ORBIE ARRIE BETHUNE

 

Orbir Arrie Bethnue Fanily

Orbie Arrie Bethnue Fanily

 

 

Orbir Arrie Bethnue 50th Anniversary

Orbie Arrie Bethune 50th Anniversary

Orbie Arrie Bethune, the fourth son and seventh child of Robert Oliver and Lillie E. Cox Bethune was born January 5, 1907. He married Ruby Lousilvia Adkins on April 11, 1926 Ruby was born August 14, 1911.

Orbie was born at Buck’s Pocket, DeKalb County AL. His daddy, “0llie” Bethune, moved to Brown Town near Henegar, AL. , around 1912 where he operated a grocery store until 1920. He sold the store and moved to North DeKalb County near Union Church which was not far from the Georgia line. Orbie was thirteen years old when they made this move. “0llie” bought sixty or eighty acres, I’m not sure, but, he finished raising his family at this location.

Orbie helped on his family’s farm until he was about nineteen at which time he got a job at Crane Enamel Co in Chattanooga, TN.

Orbie and Ruby L. Adkins eloped in 1926 and were married in Rossville (Walker County) GA. When the stock market crashed in 1929, they already had two small daughters Orbie was laid off at Crane Enamel Co and the economy hit rock bottom. He could not find work in Chattanooga, so he moved and started working on farms for other people. Farm labor pay was around 50c a day. When he could find saw mill work, it paid about lO cents an hour. This went on till about 1938 when he found a job with Davis Wells. Davis Wells said that Orbie was the best edgerman who had ever worked for him.

Most of Orbie’s employers fixed it with a local grocery store for him to get credit for groceries until they could sell a load of lumber. The miners sometimes pawned their mining tools to buy groceries for their families.

Davis Wells was saw milling on Etna Mountain, Marion County, TN, so, Orbie moved to Etna Mountain, then back to Whiteside, TN in the fall of 1939 and got a job with the W. P. A. It paid approximately $2.00 a day. They built culverts and installed them in the roads and also picked up rocks with which they built rock walls along the road sides. Whiteside was all gravel roads at that time.

By the time I was nine years old, I could count nine times we had moved following saw mill work. Orbie seemed to take the hard times in stride and on many of his jobs, would have to walk two or more miles to and from the job sites. Most days he didn’t get home until after dark.

Orbie enjoyed playing the harmonica.
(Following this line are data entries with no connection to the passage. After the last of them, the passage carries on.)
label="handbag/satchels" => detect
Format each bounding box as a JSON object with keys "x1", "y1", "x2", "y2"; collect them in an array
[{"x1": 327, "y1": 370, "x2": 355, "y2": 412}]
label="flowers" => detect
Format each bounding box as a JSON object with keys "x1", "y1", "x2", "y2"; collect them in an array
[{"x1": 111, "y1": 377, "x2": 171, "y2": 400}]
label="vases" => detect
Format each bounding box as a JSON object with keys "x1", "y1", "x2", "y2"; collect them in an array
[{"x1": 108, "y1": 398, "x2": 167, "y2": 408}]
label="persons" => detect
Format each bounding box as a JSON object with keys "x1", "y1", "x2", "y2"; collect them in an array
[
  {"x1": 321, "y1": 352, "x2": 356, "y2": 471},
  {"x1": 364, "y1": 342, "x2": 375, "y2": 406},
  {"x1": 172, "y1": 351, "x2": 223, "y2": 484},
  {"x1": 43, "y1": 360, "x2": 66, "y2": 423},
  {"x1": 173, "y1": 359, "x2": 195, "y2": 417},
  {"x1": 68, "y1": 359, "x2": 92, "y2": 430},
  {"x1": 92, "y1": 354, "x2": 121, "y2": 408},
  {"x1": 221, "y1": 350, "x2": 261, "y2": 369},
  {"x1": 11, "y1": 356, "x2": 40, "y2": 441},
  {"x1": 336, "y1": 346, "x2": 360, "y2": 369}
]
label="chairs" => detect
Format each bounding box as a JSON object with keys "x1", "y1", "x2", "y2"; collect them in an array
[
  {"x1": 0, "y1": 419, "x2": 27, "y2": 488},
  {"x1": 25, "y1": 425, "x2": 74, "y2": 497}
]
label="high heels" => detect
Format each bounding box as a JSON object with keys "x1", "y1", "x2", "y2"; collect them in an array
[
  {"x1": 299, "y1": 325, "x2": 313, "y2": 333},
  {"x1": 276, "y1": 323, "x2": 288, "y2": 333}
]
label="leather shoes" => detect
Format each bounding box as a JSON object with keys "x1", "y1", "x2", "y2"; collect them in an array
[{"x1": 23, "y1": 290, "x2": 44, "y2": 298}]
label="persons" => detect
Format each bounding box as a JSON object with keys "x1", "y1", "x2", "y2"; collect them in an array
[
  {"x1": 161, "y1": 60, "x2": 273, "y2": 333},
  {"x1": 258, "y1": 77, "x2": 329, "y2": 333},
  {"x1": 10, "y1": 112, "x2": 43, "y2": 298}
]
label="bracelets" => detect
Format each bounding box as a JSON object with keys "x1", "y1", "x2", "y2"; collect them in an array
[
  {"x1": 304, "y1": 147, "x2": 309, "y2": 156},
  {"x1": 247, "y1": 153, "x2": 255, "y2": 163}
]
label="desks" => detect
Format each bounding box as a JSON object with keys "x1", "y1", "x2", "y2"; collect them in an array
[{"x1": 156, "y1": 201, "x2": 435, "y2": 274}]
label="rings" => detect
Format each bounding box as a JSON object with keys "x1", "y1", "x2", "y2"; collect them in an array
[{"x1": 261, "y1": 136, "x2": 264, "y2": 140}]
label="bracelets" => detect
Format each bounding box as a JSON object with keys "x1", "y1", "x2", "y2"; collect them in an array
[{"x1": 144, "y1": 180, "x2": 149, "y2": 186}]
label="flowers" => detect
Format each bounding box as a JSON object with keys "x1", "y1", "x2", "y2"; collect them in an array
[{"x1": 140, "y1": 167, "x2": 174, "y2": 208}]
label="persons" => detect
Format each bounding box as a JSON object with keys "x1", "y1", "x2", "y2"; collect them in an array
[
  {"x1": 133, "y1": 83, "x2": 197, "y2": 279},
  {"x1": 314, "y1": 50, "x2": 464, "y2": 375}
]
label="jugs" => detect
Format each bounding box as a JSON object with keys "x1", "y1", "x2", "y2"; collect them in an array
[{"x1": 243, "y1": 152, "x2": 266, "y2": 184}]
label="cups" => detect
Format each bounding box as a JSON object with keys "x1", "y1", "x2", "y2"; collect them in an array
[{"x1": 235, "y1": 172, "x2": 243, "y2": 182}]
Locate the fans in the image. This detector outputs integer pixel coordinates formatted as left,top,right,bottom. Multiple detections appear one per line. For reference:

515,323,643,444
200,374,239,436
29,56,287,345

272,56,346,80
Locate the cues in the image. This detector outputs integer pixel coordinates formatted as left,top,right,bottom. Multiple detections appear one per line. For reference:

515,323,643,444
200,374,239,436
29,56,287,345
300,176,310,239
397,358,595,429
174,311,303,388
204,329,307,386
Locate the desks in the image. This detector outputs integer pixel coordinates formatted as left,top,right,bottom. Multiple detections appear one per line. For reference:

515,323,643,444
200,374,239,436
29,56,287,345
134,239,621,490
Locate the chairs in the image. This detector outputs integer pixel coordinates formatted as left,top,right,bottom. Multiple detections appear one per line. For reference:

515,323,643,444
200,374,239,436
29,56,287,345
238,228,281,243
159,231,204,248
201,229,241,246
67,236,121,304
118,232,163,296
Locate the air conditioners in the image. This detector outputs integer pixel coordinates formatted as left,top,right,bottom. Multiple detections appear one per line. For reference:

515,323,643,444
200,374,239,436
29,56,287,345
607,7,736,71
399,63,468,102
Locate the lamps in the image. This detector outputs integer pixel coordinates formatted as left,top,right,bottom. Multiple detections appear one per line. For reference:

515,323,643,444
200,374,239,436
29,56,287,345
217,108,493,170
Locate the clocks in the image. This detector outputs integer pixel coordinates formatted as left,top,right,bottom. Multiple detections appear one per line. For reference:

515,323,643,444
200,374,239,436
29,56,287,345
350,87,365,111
In the thirties, this was the only amusement that he could provide for his family and he was good at it, too. He liked to blow the Train Song and make the train with his feet. He sounded just like a train when he blew the whistle.

While living at Whiteside, Orbie bought a horse and an old Gee Whiz scratcher and made himself a Hoover wagon and farmed the Earne Young’s property that year.

He moved back to Jackson County near Ider, AL in 1941 and made a crop there. He managed to buy a sixty acre farm in Jackson County from Schrader in the fall of 1942. The place was called the old Burke Place. He cleared about fifteen acres, farmed and improved the place for about four years. In 1946, he sold it to James (Bub) and Flora Lewis for $1,300.00 and due to my mother’s health, they moved back to DeKalb County where he bought another farm. He later sold it and bought forty acres of wooded land on Reeves Cemetery Road in Dade County Georgia on Sand Mountain.

I guess Orbie got the pioneer spirit when he bought the wooded land. He built a small barn and did some land clearing. He started building the house in the Spring of 1948. While he was building his home, someone burned his barn. He lost a bunch of his tools, feed and two dressed pork hogs that were salted down for eating. He went to work in Chattanooga along about that time and farmed too. He would farm in the mornings and work the evening shift. I can still see and hear my mother, while standing in the kitchen door calling my dad to come and eat dinner before having to go to work on the evening shift. He was usually running late and would often have to run part of the way to catch his ride which was a good two mile walk. This went on for several years.

Orie was a good craftsman. He was noted for making handles for axes, hoes, hammers and just about anything else. He could build just about anything and was also a good tin smith.

Orbie Arrie Bethune died August 5, 1985 and Ruby died November 20, 1980.

They had ten children: Mary Ruth, 0llie Mae, Brinie Osbin, Onvil Florine, Verline R., Lariel Benuard, Davis Talmade, James Guinn, Silvia Dian, Wonda Ranee. Refer to individual articles for the above children. (Submitted by Brinie O. Bethune.)